Problem
As developers start building their assistant, one of the major critical tasks is to add training data for all intents they plan to cover. In order to ensure their assistant is able to handle real world conversations, they need to anticipate different variations in which their users can express the same intent. The more varied training data we add, the hope is that the NLU models become more robust to incoming user messages. We think it will be helpful to have an interactive data augmentation tool which helps a developer in coming up with these variations in order to augment their training data with these varied paraphrases.
Experimental Solution
We built a paraphrasing model, which takes as input a sentence and generates multiple paraphrased versions of the same sentence.
For example:
input message: I want to book an appointment for tomorrow.
Generated Paraphrases
---------------------
- I want to book an appointment for tomorrow.
- i need to book an appointment for another meeting.
- i want to make an appointment for tomorrow.
- i want to book a spot tomorrow.
- i want to book a reservation for tomorrow.
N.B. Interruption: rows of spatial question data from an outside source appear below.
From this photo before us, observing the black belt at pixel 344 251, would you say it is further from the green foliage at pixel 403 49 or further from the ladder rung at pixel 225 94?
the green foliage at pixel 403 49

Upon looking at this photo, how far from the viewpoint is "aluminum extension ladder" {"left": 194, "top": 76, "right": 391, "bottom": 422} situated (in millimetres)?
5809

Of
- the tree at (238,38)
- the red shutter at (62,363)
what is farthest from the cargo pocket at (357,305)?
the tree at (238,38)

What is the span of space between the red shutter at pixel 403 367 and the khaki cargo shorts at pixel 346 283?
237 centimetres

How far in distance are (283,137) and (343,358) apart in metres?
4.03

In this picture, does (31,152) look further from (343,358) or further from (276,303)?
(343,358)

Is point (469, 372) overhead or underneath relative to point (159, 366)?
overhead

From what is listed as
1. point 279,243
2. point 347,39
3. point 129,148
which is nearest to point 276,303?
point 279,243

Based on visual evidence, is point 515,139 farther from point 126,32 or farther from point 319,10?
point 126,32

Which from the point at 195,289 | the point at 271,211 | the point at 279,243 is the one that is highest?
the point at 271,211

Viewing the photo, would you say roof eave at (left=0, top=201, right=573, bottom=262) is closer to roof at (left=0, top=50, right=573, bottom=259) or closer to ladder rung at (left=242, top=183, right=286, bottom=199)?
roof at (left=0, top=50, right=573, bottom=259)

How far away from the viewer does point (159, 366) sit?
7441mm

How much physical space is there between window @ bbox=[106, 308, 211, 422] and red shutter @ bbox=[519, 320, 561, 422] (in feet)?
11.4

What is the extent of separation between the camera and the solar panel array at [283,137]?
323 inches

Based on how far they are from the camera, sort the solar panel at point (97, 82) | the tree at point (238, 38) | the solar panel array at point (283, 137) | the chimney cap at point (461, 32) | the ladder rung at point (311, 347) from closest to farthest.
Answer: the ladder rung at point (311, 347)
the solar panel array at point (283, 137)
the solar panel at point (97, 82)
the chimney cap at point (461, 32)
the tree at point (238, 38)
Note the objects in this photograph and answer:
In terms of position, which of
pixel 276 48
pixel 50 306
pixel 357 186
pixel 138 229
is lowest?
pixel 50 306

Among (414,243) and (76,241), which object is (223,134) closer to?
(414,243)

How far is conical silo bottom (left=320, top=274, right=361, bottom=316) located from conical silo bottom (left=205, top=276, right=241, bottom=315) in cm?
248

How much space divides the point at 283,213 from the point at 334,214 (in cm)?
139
- we need to book an appointment for tomorrow.
- i want to book an appointment for tomorrow at 11 : 00.
- i 'd like to meet tomorrow.
- i 'd like you to arrange a session for tomorrow.
- i 'll book a reservation for tomorrow.
- i 'd like to book the appointment for tomorrow.
- i 'd like to make an appointment for tomorrow.
As you can see, since some of them are grammatically and semantically meaningful, we can build an interactive tool in Rasa Open Source or Rasa X where developers can pick and choose variations they like and then add them to their existing training data.
How to use it?
Since this is an experimental model as of now, we haven’t tightly integrated it as a feature inside Rasa Open Source. If you would like to play with it, a demo is available as a Google colab notebook.
- Input a sentence for which you would like to generate paraphrases.
- Once the model generates the paraphrases, select the ones you like and group them under an intent.
- As an output you get all the selected paraphrases grouped under the selected intent formatted in the markdown training data format. You can copy the formatted output back to your training data file.
- Re-run model training and evaluation to see the augmented data helps in NLU tasks.
Additionally, you can also control the generation of a paraphrase by entering some stop words that you would like the model to not include in its paraphrases. For example, if my input message is - I would like to book an appointment for tuesday
, I would want to generate a few variations of the same sentence but without the word appointment
in them. You can provide multiple such stop words. We found that this is a neat trick to generate more variations in the paraphrases.
Note: The current model can handle input messages in English only as it is trained on an English corpus.
How to contribute?
We would love to hear your feedback on whether augmenting your NLU data with paraphrases from this model helps in improving the performance of your NLU models. Specifically, these would be some interesting scenarios to try -
- Pick one intent which has low number of training examples(say 10). Generate paraphrases for different kinds of messages under that intent and add them back to the training data. Compare the intent accuracy for that particular intent with and without the augmented data.
- Compare the overall intent accuracy with and without the augmented data in the above scenario.
- Try generating paraphrases for different kind of sentences - short and long sentences, sentences with multiple intents in them, chitchat sentences, etc.
- Compare the performance of response selector before and after augmenting the training data for some FAQ style user messages or any training data that you have for it.